# TO DO
Print the data exactly, leaving nothing out.

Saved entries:
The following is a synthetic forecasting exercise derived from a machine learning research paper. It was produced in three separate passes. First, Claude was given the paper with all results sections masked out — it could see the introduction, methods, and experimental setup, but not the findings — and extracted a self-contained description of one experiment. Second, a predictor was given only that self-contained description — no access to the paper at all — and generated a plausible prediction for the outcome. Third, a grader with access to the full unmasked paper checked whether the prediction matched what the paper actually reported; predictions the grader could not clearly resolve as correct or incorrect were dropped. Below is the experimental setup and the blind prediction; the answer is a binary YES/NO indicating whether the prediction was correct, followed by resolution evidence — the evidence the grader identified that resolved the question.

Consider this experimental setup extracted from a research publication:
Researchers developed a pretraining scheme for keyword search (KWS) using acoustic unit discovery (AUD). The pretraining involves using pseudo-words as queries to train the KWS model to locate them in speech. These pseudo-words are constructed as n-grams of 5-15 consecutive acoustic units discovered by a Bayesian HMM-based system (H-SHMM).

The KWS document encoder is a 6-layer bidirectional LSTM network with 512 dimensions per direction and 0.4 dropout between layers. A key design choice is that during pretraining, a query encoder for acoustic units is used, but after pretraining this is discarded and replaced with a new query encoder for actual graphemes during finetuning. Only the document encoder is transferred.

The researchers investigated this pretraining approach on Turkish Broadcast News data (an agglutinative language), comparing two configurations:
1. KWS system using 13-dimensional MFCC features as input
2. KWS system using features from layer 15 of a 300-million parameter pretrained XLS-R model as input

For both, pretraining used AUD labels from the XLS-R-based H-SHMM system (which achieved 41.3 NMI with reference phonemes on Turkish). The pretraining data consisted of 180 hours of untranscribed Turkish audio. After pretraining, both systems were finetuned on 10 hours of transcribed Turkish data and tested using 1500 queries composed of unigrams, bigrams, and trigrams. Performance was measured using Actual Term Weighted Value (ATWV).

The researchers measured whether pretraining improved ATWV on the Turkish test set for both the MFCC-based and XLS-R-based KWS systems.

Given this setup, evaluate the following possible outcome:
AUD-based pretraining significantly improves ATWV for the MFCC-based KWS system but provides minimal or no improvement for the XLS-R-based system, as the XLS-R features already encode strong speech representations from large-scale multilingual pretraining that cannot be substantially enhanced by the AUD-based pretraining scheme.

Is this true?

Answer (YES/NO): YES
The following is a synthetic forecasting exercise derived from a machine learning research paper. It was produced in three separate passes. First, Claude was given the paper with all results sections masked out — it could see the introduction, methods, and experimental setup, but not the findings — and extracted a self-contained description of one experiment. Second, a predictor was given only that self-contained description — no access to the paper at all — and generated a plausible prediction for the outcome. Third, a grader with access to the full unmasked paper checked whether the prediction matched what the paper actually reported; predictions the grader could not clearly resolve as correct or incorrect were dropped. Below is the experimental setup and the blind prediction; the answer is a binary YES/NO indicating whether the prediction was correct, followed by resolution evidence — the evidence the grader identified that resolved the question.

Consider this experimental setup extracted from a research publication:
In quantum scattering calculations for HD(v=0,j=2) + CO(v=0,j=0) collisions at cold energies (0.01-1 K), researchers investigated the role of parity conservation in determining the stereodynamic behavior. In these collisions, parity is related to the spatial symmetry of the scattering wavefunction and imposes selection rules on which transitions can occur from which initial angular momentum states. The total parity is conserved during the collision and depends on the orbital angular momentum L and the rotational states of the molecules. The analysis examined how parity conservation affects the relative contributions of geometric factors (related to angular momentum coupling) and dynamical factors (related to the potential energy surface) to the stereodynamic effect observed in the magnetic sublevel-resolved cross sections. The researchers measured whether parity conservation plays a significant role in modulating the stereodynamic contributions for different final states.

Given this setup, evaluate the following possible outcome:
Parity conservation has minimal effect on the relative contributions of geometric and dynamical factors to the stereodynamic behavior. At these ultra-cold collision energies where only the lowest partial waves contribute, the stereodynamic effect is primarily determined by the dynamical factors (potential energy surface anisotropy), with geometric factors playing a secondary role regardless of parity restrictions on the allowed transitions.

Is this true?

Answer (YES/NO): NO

# EXERCISE RESULT
The following is a synthetic forecasting exercise derived from a machine learning research paper. It was produced in three separate passes. First, Claude was given the paper with all results sections masked out — it could see the introduction, methods, and experimental setup, but not the findings — and extracted a self-contained description of one experiment. Second, a predictor was given only that self-contained description — no access to the paper at all — and generated a plausible prediction for the outcome. Third, a grader with access to the full unmasked paper checked whether the prediction matched what the paper actually reported; predictions the grader could not clearly resolve as correct or incorrect were dropped. Below is the experimental setup and the blind prediction; the answer is a binary YES/NO indicating whether the prediction was correct, followed by resolution evidence — the evidence the grader identified that resolved the question.

Consider this experimental setup extracted from a research publication:
Researchers developed a pretraining scheme for keyword search (KWS) using acoustic unit discovery (AUD). The pretraining involves using pseudo-words as queries to train the KWS model to locate them in speech. These pseudo-words are constructed as n-grams of 5-15 consecutive acoustic units discovered by a Bayesian HMM-based system (H-SHMM).

The KWS document encoder is a 6-layer bidirectional LSTM network with 512 dimensions per direction and 0.4 dropout between layers. A key design choice is that during pretraining, a query encoder for acoustic units is used, but after pretraining this is discarded and replaced with a new query encoder for actual graphemes during finetuning. Only the document encoder is transferred.

The researchers investigated this pretraining approach on Turkish Broadcast News data (an agglutinative language), comparing two configurations:
1. KWS system using 13-dimensional MFCC features as input
2. KWS system using features from layer 15 of a 300-million parameter pretrained XLS-R model as input

For both, pretraining used AUD labels from the XLS-R-based H-SHMM system (which achieved 41.3 NMI with reference phonemes on Turkish). The pretraining data consisted of 180 hours of untranscribed Turkish audio. After pretraining, both systems were finetuned on 10 hours of transcribed Turkish data and tested using 1500 queries composed of unigrams, bigrams, and trigrams. Performance was measured using Actual Term Weighted Value (ATWV).

The researchers measured whether pretraining improved ATWV on the Turkish test set for both the MFCC-based and XLS-R-based KWS systems.

Given this setup, evaluate the following possible outcome:
AUD-based pretraining significantly improves ATWV for the MFCC-based KWS system but provides minimal or no improvement for the XLS-R-based system, as the XLS-R features already encode strong speech representations from large-scale multilingual pretraining that cannot be substantially enhanced by the AUD-based pretraining scheme.

Is this true?

Answer (YES/NO): YES
The following is a synthetic forecasting exercise derived from a machine learning research paper. It was produced in three separate passes. First, Claude was given the paper with all results sections masked out — it could see the introduction, methods, and experimental setup, but not the findings — and extracted a self-contained description of one experiment. Second, a predictor was given only that self-contained description — no access to the paper at all — and generated a plausible prediction for the outcome. Third, a grader with access to the full unmasked paper checked whether the prediction matched what the paper actually reported; predictions the grader could not clearly resolve as correct or incorrect were dropped. Below is the experimental setup and the blind prediction; the answer is a binary YES/NO indicating whether the prediction was correct, followed by resolution evidence — the evidence the grader identified that resolved the question.

Consider this experimental setup extracted from a research publication:
In quantum scattering calculations for HD(v=0,j=2) + CO(v=0,j=0) collisions at cold energies (0.01-1 K), researchers investigated the role of parity conservation in determining the stereodynamic behavior. In these collisions, parity is related to the spatial symmetry of the scattering wavefunction and imposes selection rules on which transitions can occur from which initial angular momentum states. The total parity is conserved during the collision and depends on the orbital angular momentum L and the rotational states of the molecules. The analysis examined how parity conservation affects the relative contributions of geometric factors (related to angular momentum coupling) and dynamical factors (related to the potential energy surface) to the stereodynamic effect observed in the magnetic sublevel-resolved cross sections. The researchers measured whether parity conservation plays a significant role in modulating the stereodynamic contributions for different final states.

Given this setup, evaluate the following possible outcome:
Parity conservation has minimal effect on the relative contributions of geometric and dynamical factors to the stereodynamic behavior. At these ultra-cold collision energies where only the lowest partial waves contribute, the stereodynamic effect is primarily determined by the dynamical factors (potential energy surface anisotropy), with geometric factors playing a secondary role regardless of parity restrictions on the allowed transitions.

Is this true?

Answer (YES/NO): NO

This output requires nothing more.